L’idéologie des choses, et c’est là sa fonction, dédramatise les rapports sociaux en masquant qu’au sein du capitalisme, ces rapports sont pour l’essentiel des rapports d’exploitation de l’homme par l’homme et qu’ils s’organisent par l’exploitation d’une classe par une autre. Le centre de gravité de la société devient donc les choses. Celles-ci ne sont plus des effets parmi d’autres des rapports sociaux, l’homme devient le produit d’un rapport de chose à chose [13].

La manière dont la crise environnementale est envisagée illustre cette représentation du monde : la menace écologique est une contrainte extérieure à l’homme, sur laquelle il faut agir par les choses (les gaz) et non le produit des rapports sociaux (une conséquence non des gaz mais des circonstances historiques et sociales dans laquelle les hommes les émettent) [14]. Découlent aussi de cette réification des rapports les fantasmes technologiques qui prennent soit les formes d’une utopie où l’humanité est réglée et pacifiée par les technologies [15], ou sous la forme des cauchemars où l’humanité est asservie par les machines [16].

Le positivisme

L’esprit scientifique de la modernité capitaliste s’est accompagné d’une réduction de l’ensemble des phénomènes, physiques ou sociaux, à des modélisations en faits. Le "fait" scientifique est devenu la lorgnette par laquelle toute la société est comprise et envisagée. Comme le veut l’esprit du positivisme, le fait est abstrait de son contexte historique et culturel pour ne prendre que la forme d’un élément modélisé par des paramètres. Tout le savoir humain se constitue à partir de cette modélisation qui prend, notamment, la forme de la statistique. Cette méthode amène au « faitichisme [17] », à la croyance en des faits pris pour des réalités « nues » en oubliant que ces modèles satisfont d’abord à l’esprit de celui qui les a conçus (et donc à l’esprit du système où ces faits sont créés : ils s’inscrivent dans les fins du système [18]). L’aboutissement extrême de cette méthode scientifique est de pouvoir tout traduire par la mathématique. Cette manière de modéliser les phénomènes conduit à une abstraction totale comme l’illustre notamment la manière mécanique dont les penseurs capitalistes envisagent l’économie. La faillite de ces modèles, dont la crise actuelle est un démenti cinglant, conduit presque à une pensée magique, météorologique, de l’économie où la forme des courbes indique la conduite générale du monde.

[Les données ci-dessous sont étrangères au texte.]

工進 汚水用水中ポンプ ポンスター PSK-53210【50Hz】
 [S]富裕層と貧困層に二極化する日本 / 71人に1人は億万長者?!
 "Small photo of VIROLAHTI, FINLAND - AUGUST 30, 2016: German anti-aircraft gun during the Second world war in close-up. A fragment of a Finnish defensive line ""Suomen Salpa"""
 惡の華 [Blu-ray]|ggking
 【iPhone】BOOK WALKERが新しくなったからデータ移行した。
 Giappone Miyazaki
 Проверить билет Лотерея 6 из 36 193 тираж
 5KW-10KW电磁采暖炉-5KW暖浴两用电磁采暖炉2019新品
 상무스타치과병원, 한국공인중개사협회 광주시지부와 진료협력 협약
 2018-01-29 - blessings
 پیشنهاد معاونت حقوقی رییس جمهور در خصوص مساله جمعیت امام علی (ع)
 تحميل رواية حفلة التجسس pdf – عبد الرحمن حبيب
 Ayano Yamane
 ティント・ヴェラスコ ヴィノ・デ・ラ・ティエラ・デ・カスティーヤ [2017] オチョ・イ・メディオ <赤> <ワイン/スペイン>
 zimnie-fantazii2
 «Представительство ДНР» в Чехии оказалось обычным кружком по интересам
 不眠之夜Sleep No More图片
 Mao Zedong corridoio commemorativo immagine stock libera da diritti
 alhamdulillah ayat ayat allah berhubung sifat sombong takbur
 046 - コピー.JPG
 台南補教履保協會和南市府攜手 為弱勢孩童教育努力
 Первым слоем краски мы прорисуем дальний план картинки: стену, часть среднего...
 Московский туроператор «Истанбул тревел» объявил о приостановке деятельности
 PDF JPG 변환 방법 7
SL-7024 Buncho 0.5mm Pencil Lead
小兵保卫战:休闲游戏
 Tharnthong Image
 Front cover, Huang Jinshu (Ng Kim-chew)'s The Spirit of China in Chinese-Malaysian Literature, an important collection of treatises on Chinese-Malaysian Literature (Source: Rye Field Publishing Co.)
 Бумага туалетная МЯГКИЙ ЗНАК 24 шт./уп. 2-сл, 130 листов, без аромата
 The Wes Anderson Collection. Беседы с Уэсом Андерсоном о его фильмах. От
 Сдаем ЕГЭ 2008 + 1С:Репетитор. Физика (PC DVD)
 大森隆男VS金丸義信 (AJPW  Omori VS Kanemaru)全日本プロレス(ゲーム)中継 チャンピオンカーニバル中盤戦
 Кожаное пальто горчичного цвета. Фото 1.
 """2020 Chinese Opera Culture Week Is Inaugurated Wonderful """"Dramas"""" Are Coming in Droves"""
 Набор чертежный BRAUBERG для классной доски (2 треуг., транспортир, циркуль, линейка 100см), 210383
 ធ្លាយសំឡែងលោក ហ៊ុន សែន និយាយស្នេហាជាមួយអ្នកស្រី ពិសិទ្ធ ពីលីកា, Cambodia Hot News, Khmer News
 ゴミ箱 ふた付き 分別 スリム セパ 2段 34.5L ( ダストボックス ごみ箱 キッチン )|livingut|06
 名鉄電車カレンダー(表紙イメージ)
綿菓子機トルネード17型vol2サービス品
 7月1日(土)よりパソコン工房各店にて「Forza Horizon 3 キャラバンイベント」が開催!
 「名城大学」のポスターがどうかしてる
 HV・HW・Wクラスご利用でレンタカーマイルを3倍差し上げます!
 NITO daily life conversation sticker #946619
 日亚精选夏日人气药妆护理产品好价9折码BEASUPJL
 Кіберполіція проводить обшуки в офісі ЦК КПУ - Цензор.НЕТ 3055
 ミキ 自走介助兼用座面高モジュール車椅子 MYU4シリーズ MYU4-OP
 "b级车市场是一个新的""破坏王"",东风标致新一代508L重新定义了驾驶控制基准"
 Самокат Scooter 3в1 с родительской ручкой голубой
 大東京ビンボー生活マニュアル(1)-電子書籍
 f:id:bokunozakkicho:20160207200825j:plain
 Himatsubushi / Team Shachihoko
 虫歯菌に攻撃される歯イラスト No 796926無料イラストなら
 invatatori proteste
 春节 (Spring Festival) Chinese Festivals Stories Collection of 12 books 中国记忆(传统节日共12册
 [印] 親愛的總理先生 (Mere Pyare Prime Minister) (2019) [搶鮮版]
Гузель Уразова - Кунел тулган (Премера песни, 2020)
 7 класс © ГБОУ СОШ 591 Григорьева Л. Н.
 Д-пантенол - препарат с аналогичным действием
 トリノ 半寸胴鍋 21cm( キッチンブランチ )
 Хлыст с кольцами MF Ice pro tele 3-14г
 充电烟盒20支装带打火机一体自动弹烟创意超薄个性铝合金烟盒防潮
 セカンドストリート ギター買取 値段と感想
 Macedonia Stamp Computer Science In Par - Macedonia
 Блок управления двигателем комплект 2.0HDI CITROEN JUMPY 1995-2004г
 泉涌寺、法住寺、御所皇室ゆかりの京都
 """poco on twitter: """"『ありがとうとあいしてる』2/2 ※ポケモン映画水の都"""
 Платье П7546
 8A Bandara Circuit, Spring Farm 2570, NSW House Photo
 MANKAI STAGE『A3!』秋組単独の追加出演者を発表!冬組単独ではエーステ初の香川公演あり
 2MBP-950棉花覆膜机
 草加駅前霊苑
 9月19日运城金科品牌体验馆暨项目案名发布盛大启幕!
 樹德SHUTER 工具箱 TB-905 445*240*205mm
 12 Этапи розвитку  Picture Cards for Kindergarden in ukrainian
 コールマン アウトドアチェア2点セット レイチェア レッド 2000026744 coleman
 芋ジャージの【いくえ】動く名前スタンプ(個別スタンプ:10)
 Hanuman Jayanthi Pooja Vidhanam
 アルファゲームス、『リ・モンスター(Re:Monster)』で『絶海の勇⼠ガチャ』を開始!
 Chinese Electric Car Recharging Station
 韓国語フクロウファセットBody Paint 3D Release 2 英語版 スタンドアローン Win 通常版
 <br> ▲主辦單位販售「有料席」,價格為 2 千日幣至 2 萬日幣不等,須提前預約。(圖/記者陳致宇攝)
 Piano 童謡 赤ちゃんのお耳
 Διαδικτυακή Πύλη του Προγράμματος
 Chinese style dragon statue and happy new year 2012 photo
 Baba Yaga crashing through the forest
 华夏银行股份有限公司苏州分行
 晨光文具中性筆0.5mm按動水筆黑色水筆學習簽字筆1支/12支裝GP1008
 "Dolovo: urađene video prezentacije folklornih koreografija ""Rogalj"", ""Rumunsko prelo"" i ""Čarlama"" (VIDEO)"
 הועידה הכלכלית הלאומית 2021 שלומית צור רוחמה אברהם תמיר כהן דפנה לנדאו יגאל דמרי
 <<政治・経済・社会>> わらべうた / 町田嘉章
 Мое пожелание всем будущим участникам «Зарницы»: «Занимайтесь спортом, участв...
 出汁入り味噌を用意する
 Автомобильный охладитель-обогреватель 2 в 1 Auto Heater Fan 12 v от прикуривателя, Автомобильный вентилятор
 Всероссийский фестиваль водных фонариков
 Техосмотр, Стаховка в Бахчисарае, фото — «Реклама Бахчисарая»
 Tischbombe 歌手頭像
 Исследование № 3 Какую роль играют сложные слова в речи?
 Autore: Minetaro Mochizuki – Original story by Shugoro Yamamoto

Au niveau plus global, la société tout entière s’offre au regard de l’ensemble de ses membres et se laisse interpréter sous l’angle des faits que l’organisation de la société met en lumière. La place prépondérante des faits statistiques dans les médias est de cet ordre. Le chiffre devient non plus un élément qui découle d’une réalité sociale dont on devrait se préoccuper, mais la préoccupation elle-même. C’est à partir d’une statistique qu’on formule un problème et qu’on pense la manière de le résoudre [19]. La disparition du chiffre revient dès lors à résoudre le problème. Les manipulations statistiques des chiffres du chômage manifestent cet état d’esprit. On peut aussi évoquer les préoccupations statistiques des services policiers qui s’ingénient à faire en sorte que les chiffres s’effacent en agissant sur les moyens de les établir plutôt qu’en résolvant les problèmes qui sont derrière [20].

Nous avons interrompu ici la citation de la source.